SET TASK: Rewrite everything from the line containing "Please identify, from" down to the end of the material, changing "furthest" to "farthest" and leaving all else as it is.

* * * * * * *

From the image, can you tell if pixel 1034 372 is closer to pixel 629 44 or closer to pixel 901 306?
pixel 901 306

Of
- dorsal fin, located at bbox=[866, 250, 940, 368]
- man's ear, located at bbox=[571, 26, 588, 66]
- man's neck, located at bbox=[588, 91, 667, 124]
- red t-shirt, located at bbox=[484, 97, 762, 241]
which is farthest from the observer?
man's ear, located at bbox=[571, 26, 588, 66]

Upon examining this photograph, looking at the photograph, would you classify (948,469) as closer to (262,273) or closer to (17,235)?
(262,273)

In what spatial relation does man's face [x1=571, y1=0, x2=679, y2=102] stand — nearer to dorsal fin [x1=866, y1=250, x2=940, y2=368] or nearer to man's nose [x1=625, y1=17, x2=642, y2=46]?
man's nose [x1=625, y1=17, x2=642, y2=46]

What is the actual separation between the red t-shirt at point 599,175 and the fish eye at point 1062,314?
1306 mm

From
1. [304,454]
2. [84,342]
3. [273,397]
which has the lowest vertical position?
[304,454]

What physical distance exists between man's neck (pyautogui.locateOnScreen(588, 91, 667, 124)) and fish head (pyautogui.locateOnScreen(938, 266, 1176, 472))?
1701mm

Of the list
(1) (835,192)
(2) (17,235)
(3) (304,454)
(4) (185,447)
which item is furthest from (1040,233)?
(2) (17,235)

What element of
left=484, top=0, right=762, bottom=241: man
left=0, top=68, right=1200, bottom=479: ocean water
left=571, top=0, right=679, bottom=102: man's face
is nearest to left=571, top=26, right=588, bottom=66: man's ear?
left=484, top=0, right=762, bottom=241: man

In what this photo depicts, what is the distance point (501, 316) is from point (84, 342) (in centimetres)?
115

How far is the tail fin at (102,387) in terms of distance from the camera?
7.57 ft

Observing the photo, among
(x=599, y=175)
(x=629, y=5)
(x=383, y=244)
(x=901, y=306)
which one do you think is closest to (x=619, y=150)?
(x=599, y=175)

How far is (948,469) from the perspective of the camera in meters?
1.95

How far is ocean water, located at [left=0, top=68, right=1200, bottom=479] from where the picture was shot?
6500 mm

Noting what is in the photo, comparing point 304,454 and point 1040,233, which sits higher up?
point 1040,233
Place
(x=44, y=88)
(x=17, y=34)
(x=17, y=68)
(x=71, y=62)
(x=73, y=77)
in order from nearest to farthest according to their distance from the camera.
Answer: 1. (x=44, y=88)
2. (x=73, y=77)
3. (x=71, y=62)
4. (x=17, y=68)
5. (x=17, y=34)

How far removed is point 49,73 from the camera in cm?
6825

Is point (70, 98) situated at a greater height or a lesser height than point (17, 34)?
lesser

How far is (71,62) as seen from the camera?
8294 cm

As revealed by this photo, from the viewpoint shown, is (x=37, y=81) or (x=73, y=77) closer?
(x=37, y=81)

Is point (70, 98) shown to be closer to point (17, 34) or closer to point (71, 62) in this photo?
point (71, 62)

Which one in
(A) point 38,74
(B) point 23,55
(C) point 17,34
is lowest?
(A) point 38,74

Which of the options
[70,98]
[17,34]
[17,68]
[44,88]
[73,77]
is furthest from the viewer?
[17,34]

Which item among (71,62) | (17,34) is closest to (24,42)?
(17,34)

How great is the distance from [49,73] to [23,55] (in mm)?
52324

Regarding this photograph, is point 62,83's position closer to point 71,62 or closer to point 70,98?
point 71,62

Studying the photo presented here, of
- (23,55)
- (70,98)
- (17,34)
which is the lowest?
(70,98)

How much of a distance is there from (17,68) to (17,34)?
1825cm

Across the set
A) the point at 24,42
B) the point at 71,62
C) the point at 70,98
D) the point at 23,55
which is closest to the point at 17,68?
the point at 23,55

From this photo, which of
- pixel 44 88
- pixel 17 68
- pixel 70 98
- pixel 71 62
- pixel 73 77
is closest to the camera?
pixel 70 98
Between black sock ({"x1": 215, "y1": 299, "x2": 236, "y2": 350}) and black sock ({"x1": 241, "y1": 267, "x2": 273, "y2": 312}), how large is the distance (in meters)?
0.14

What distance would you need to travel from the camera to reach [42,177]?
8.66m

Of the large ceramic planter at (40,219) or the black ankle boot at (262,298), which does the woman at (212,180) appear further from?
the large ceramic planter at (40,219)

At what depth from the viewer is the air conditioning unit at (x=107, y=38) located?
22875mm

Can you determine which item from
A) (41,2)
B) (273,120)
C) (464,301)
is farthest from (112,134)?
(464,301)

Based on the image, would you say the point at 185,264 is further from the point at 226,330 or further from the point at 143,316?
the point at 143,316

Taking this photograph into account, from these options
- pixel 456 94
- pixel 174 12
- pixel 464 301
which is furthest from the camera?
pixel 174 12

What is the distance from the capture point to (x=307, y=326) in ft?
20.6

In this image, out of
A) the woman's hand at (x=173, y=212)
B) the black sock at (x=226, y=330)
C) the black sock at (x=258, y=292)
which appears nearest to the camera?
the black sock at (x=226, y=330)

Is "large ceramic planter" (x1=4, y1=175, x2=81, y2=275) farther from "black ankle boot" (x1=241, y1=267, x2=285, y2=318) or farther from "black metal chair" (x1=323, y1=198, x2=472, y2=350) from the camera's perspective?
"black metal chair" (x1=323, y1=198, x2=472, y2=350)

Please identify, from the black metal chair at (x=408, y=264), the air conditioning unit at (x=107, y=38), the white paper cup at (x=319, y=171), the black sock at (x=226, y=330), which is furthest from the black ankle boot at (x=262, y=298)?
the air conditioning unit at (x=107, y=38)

* * * * * * *

ANSWER TO THIS TASK:
Please identify, from the black metal chair at (x=408, y=264), the air conditioning unit at (x=107, y=38), the white paper cup at (x=319, y=171), the black sock at (x=226, y=330), which is farthest from the black ankle boot at (x=262, y=298)?
the air conditioning unit at (x=107, y=38)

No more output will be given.